Durante muito tempo, assumiu-se que grande pedaço do nosso genoma, talvez até 99%, era apenas “lixo” inútil porque não parecia codificar sequências de proteínas como o resto do ADN.
No entanto, uma quantidade cada vez maior de estudos está a começar a desafiar essa ideia, revelando a forma como o chamado “ADN escuro” pode realmente ajudar a regular como os genes são expressados e podem até mesmo ditar o desenvolvimento de determinadas condições.
Um novo estudo mostrou que as mutações no ADN não-codificante parecem estar associadas ao desenvolvimento do transtorno do espectro do autismo (TEA), uma condição que é conhecida por ter uma base genética forte, ainda que pouco elusiva.

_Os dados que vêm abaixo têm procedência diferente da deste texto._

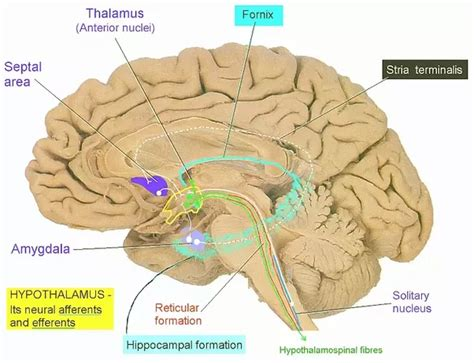 the largest section of the brain is the what is the biggest part of the human brain what is its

Embora o mecanismo por trás dessa ligação ainda não seja claro, a descoberta destaca ainda a maneira como o “ADN escuro” pode não ser um lixo inútil, desempenhando um papel fundamental no autismo e noutras condições.
“Esta é a primeira demonstração clara de mutações não-herdadas e não-codificantes que causam qualquer doença ou distúrbio humano complexo“, disse Olga Troyanskaya, professora de ciência da computação e genómica na Universidade de Princeton, em comunicado divulgado no site da instituição.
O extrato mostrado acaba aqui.